(Questions about pictured scenes)
———

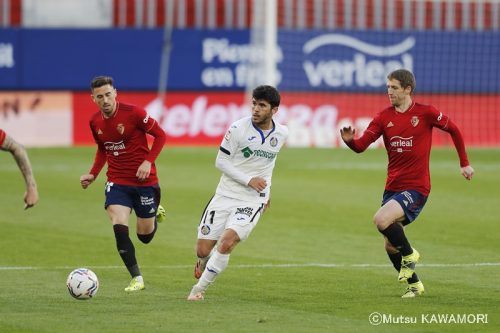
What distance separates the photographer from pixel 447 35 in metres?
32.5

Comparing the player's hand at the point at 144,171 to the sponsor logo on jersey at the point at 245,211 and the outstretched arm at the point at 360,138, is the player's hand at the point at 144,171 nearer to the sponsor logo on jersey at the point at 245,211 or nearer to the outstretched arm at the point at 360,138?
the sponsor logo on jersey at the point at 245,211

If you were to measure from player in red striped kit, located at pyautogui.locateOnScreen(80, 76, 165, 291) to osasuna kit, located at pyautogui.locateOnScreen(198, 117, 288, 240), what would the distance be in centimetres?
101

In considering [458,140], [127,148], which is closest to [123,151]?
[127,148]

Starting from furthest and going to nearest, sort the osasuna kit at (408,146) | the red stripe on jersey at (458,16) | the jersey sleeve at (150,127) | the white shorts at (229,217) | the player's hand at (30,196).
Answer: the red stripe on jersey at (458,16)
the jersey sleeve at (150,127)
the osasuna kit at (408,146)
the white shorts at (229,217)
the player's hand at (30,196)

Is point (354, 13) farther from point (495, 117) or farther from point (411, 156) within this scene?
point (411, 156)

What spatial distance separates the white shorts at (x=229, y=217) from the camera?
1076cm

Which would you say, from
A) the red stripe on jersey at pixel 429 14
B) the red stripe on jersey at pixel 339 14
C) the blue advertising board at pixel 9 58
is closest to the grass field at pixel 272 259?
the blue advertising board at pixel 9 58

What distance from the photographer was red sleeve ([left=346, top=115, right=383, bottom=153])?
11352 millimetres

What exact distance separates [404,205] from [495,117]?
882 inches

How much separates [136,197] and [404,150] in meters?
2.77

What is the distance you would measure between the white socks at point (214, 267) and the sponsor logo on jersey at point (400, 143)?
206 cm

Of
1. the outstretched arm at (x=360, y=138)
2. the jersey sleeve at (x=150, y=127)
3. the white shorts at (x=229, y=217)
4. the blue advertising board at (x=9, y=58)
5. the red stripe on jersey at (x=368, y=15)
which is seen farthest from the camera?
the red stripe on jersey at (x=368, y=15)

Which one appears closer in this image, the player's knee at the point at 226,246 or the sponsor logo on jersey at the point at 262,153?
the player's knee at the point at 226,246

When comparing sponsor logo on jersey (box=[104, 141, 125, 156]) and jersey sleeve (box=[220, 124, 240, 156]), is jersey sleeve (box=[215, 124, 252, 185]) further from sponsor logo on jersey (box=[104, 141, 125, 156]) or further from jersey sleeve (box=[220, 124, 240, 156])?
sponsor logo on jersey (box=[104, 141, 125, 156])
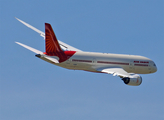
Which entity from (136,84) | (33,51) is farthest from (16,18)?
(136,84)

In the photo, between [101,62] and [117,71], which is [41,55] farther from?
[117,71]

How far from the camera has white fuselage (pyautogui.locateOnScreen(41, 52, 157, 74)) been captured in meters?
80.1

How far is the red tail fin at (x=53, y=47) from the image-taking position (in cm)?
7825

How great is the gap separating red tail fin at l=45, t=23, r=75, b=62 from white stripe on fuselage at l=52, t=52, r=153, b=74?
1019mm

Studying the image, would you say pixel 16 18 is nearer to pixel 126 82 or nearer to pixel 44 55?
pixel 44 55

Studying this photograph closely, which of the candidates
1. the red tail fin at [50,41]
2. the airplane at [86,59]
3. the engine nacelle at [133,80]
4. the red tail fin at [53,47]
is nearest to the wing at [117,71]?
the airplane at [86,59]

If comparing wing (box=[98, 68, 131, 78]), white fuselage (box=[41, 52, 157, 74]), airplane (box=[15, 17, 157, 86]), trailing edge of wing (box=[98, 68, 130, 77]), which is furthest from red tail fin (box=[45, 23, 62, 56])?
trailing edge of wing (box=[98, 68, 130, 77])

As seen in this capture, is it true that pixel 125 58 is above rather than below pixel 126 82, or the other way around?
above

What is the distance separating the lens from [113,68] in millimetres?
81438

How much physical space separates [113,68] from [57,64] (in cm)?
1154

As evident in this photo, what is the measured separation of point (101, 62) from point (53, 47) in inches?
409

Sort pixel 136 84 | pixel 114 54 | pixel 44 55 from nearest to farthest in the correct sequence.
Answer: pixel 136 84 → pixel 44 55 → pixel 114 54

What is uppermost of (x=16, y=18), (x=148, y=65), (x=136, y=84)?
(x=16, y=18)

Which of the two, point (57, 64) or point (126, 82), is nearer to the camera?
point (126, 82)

———

■ **Exercise description**
Your task is to repeat the material above exactly, without its pictures.

■ **Output of the task**
What distance separates the photographer from pixel 447 35 in metres?
32.5

Comparing the player's hand at the point at 144,171 to the sponsor logo on jersey at the point at 245,211 and the outstretched arm at the point at 360,138, is the player's hand at the point at 144,171 nearer to the sponsor logo on jersey at the point at 245,211 or nearer to the outstretched arm at the point at 360,138?
the sponsor logo on jersey at the point at 245,211

If you were to measure from player in red striped kit, located at pyautogui.locateOnScreen(80, 76, 165, 291) to osasuna kit, located at pyautogui.locateOnScreen(198, 117, 288, 240), what would the distance be in centimetres?
101

In considering [458,140], [127,148], which is closest to [123,151]?
[127,148]

Starting from furthest and going to nearest, sort the osasuna kit at (408,146) | the red stripe on jersey at (458,16) | the jersey sleeve at (150,127) | the white shorts at (229,217) | the player's hand at (30,196).
Answer: the red stripe on jersey at (458,16)
the jersey sleeve at (150,127)
the osasuna kit at (408,146)
the white shorts at (229,217)
the player's hand at (30,196)

Is point (354, 13) farther from point (495, 117) or farther from point (411, 156) within this scene?
point (411, 156)

What spatial distance separates the white shorts at (x=229, y=217) from the camera?
1076cm

Which would you say, from
A) the red stripe on jersey at pixel 429 14
B) the red stripe on jersey at pixel 339 14
C) the blue advertising board at pixel 9 58
is closest to the grass field at pixel 272 259?
the blue advertising board at pixel 9 58

What distance from the photographer was red sleeve ([left=346, top=115, right=383, bottom=153])?
11352 millimetres

What exact distance separates [404,205] from [495,117]?
882 inches

How much separates [136,197] and [404,150] in meters?
2.77

What is the distance you would measure between the white socks at point (214, 267) and the sponsor logo on jersey at point (400, 143)?
206 cm

Of
1. the outstretched arm at (x=360, y=138)
2. the jersey sleeve at (x=150, y=127)
3. the white shorts at (x=229, y=217)
4. the blue advertising board at (x=9, y=58)
5. the red stripe on jersey at (x=368, y=15)
which is seen farthest from the camera?
the red stripe on jersey at (x=368, y=15)

Which one appears closer in this image, the player's knee at the point at 226,246 or the sponsor logo on jersey at the point at 262,153?
the player's knee at the point at 226,246

When comparing sponsor logo on jersey (box=[104, 141, 125, 156]) and jersey sleeve (box=[220, 124, 240, 156]), is jersey sleeve (box=[215, 124, 252, 185]) further from sponsor logo on jersey (box=[104, 141, 125, 156]) or further from jersey sleeve (box=[220, 124, 240, 156])?
sponsor logo on jersey (box=[104, 141, 125, 156])
Which entity from (136,84) | (33,51) is farthest from (16,18)?
(136,84)

In the photo, between [101,62] and [117,71], which is [41,55] farther from?
[117,71]

How far from the camera has white fuselage (pyautogui.locateOnScreen(41, 52, 157, 74)) been captured in meters?
80.1

How far is the red tail fin at (x=53, y=47) from the image-taking position (in cm)?
7825

How great is the gap separating red tail fin at l=45, t=23, r=75, b=62 from white stripe on fuselage at l=52, t=52, r=153, b=74?
1019mm

Studying the image, would you say pixel 16 18 is nearer to pixel 126 82 or nearer to pixel 44 55?
pixel 44 55

Studying this photograph closely, which of the candidates
1. the red tail fin at [50,41]
2. the airplane at [86,59]
3. the engine nacelle at [133,80]
4. the red tail fin at [53,47]
is nearest to the wing at [117,71]?
the airplane at [86,59]

If comparing wing (box=[98, 68, 131, 78]), white fuselage (box=[41, 52, 157, 74]), airplane (box=[15, 17, 157, 86]), trailing edge of wing (box=[98, 68, 130, 77]), which is furthest from red tail fin (box=[45, 23, 62, 56])?
trailing edge of wing (box=[98, 68, 130, 77])

As seen in this capture, is it true that pixel 125 58 is above rather than below pixel 126 82, or the other way around?
above

What is the distance separating the lens from [113,68] in millimetres?
81438

How much physical space separates [113,68] from [57,64] (in cm)?
1154

As evident in this photo, what is the measured separation of point (101, 62) from point (53, 47) in inches?
409

Sort pixel 136 84 | pixel 114 54 | pixel 44 55 from nearest to farthest in the correct sequence.
Answer: pixel 136 84 → pixel 44 55 → pixel 114 54

What is uppermost of (x=16, y=18), (x=148, y=65), (x=136, y=84)?
(x=16, y=18)

Which of the two, point (57, 64) or point (126, 82), is nearer to the camera?
point (126, 82)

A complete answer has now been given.